Ilva, joint plan B: Arvedi-CDP-Delfin

Genoa - The Board of Directors of publicly controlled joint-stock companyCassa Depositi e Prestiti (CDP) has scheduled a meeting for this morning. On the table is plan B of the consortium led by Giovanni Arvedi for the lease/purchase of the Ilva steel plants in Taranto, Genoa and Novi Ligure

di Gilda Ferrari

Genoa - The Board of Directors of publicly controlled joint-stock company Cassa Depositi e Prestiti (CDP) has scheduled a meeting for this morning. On the table is plan B of the consortium led by Giovanni Arvedi for the lease/purchase of the Ilva steel plants in Taranto, Genoa and Novi Ligure. Ilva employs 14,000 employees, and production this year is estimated to reach 5.8 to 6 million tons of steel, compared to 4.5 million in 2015. Giuseppe Arvedi, owner of the eponymous steel company, speaking in the Senate had hinted earlier that a plan to take over troubled Ilva would “go forward even without Erdemir,” and he’s keeping his word. Following the backtracking of the Turkish financial partner in the deal, Erdemir Group, that has chosen to wait until November - to see how the Taranto plant’s environmental issues will be addressed - before deciding whether to participate or not, the need has arisen to review the details of the offer presented by the consortium that brings together Arvedi, Italian businessman Leonardo Del Vecchio and CDP. In the course of this morning’s meeting, the board chaired by Claudio Costamagna and led by Fabio Gallia, will decide on a new line of action.
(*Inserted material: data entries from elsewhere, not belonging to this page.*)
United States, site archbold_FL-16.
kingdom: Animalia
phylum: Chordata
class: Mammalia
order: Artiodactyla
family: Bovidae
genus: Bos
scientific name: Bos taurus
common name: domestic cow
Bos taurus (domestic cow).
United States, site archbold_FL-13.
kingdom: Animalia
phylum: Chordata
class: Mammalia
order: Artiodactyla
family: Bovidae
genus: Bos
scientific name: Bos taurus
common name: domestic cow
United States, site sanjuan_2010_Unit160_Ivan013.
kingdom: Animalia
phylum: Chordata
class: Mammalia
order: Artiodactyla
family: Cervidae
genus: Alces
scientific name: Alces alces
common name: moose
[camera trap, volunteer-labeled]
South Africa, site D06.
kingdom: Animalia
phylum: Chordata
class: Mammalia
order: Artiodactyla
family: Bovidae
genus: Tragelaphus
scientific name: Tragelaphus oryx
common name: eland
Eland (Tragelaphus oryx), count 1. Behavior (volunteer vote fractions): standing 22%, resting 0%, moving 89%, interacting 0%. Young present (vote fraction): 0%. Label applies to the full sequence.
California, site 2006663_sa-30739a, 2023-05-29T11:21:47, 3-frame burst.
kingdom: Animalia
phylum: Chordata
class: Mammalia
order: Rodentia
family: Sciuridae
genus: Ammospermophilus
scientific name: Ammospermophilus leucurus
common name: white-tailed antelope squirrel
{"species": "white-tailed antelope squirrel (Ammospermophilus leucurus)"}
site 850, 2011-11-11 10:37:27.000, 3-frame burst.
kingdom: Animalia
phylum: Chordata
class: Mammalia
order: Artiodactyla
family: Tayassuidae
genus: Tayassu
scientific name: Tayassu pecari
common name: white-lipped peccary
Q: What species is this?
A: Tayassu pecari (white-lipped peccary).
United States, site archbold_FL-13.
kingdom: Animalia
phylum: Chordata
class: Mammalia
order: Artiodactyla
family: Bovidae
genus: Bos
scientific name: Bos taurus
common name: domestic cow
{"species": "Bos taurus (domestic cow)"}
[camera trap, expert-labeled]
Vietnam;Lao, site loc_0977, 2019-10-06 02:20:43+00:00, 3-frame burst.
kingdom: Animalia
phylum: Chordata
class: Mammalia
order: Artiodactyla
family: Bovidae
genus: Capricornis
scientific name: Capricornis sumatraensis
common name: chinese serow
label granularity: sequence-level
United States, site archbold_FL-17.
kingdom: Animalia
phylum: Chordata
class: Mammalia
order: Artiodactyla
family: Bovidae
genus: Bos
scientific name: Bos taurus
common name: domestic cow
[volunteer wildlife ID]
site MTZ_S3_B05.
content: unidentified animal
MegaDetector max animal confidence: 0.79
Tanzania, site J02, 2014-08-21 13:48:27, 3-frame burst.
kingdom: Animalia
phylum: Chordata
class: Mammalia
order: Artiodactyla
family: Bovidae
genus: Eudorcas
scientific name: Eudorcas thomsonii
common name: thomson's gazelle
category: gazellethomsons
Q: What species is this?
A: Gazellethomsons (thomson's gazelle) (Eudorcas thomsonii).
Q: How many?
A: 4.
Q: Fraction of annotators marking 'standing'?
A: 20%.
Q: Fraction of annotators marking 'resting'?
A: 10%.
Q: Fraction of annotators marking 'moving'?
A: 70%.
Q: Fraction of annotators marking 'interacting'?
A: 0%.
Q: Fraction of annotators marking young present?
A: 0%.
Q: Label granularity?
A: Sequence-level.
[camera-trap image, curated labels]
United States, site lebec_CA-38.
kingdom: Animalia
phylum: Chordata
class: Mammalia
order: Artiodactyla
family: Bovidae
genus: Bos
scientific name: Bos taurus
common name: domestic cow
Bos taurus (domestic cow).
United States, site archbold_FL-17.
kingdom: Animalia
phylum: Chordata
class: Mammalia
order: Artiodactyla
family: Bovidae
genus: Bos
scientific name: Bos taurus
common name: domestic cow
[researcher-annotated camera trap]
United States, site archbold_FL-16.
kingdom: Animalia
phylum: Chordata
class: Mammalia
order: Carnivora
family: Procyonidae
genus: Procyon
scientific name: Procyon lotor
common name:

PLAN B, ACCORDING TO ARVEDI

The 30-35% share that was supposed to be held by Erdemir will be divided among the other parties of the consortium. As calculated by Secolo XIX-the MediTelegraph, CDP would have a share of around 45%, while Del Vecchio’s Delfin would hold a further 30-35% and Arvedi would take up the remaining 20-25%. The three would thus create a new company; the cost of leasing the Ilva plants would be around €900 million and the deal would include the obligation to purchase after December 2018. Banks are expected to support the plan by opening new credit lines for a further 500 million. Underlying this shareholding structure is a pact on governance which will likely place Arvedi at the head of the new company, while its CEO, primarily tasked with technical aspects, could be decided jointly. The industrial business plan, which Arvedi presented to Italy’s Senate the same day as Erdemir’s decision to wait in the sidelines, provides for the restoration of blast furnace 5 and its restructuring of a hybrid plant, partly fuelled by gas (as long as the gas is competitively priced). In 2015, Arvedi Group produced 4 million tons of steel, this year Ilva’s output is estimated to rise to around 5.8 and 6.0 million tons: according to Mr. Arvedi the two groups could reach a joint production target of 12 million tons per year, utilizing steelmaking methods compatible with the environment. While the Turks are left out for now, the decree on the sale of Ilva allows for their inclusion at a later date.


AN ALTERNATIVE CONSORTIUM
The other joint bid is composed of the Marcegaglia Group and the French-Indian steel giant ArcelorMittal: the two have already formalized an agreement and should present it for tender by Thursday, 30 June. In this case, for the initial stage, the industrial plans set out a production of up to 6 million tons, in fact little higher than the current one. In the Senate, Arvedi had attempted to, somehow, reach out to Marcegaglia - recalling his “esteem” for the family and stating that “this is no time for conflicts between us,” perhaps with the aim of patching together a broader take-over team. But on this issue, Antonio Marcegaglia, while renewing the invitation for CDP to be part of the team, restated the allegiance that binds him: “We have always stood next to ArcelorMittal, it’s a matter of their industrial and financial strength. The commitment on part of Mittal is rock solid and guaranteed for the medium term, as it’s interested in a greater presence in Italy to reinforce its market penetration.”